They say never judge a book by it's cover, well then maybe don't read this.
There are two constants in the life of Henry Chinaski; every woman he beds was "good" and every job he has ever had and will have asks far to much of him for far to little pay. Factotum is not different, Chinaski like most books gets himself hooked to a crazed woman who likes to show him some leg while at the same time moving from job to job (mores so in this book than any other) where his bosses don't understand him and ask far too much of him.
I get the job thing, he is lazy by nature, hates being told what to do and above all would rather be sitting in his bed with his back to the wall drinking a beer. I get that.
What I don't get is how a man that looks like this, who considers himself not to be a ladies man can be found giving it to a new woman every other chapter (What is equally as confusing is the year long dry spells he speaks of). Now of course this is fictional and not autobiographical (though Henry Chinaski sounds awfully close to Charles Bukowski) and he probably embellishes most of what he writes but there must be some form of truth to it.
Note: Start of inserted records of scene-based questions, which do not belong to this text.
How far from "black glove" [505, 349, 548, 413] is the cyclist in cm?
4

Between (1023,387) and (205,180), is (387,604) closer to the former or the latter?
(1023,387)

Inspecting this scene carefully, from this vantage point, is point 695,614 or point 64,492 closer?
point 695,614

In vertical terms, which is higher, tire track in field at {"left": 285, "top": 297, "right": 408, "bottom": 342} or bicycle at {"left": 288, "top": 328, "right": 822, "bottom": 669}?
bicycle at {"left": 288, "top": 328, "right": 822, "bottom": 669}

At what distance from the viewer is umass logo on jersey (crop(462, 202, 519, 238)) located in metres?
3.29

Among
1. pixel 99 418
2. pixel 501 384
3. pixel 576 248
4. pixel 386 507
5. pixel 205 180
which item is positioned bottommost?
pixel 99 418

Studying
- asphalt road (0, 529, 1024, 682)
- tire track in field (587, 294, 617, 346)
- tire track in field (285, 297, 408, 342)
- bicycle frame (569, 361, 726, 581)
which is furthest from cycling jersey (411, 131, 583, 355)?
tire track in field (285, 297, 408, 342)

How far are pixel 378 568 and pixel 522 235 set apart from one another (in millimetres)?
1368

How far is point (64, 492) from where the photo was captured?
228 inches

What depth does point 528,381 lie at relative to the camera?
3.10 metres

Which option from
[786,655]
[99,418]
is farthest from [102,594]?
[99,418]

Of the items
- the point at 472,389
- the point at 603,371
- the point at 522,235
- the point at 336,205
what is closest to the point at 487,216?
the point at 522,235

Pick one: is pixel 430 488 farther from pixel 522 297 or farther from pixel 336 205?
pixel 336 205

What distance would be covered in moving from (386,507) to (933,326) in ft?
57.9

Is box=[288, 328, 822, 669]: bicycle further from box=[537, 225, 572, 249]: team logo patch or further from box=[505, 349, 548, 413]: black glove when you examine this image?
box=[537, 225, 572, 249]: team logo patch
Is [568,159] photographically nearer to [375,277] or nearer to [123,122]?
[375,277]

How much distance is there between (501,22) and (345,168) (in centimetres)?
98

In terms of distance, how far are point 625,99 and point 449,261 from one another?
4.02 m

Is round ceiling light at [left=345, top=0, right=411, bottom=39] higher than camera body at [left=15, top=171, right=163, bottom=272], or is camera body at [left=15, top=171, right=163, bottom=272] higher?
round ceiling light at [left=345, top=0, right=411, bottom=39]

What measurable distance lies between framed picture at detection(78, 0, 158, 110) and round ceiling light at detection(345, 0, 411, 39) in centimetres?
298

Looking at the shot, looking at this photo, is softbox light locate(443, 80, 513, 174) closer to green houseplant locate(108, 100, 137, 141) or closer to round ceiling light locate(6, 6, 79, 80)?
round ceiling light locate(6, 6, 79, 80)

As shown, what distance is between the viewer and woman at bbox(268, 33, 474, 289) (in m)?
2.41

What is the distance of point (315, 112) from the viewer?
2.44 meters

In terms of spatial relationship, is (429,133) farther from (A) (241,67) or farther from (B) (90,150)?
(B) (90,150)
Regardless of an overall meaning I enjoy reading Bukowski if not for the sex crazed boozed up smart ass Chinaski but for the quick to the point writing and the finality of each book. The use of his novels to portray periods of living be it his life from birth to leaving his family, or his work at the post office, or even his preoccupation with only women, each book he writes is about one period in his life and the main issue that his life revolves around at that time (what an English teacher would call a theme).
That being said I am going to leave Hollywood and South of No North for later. I find it hard to believe that anything is going to top Ham on Rye, Post Office or the other two I read, so I plan on reading Bukowski when I'm not likely to feel let down and in reality all I want is my sex crazed boozed up smart ass fix.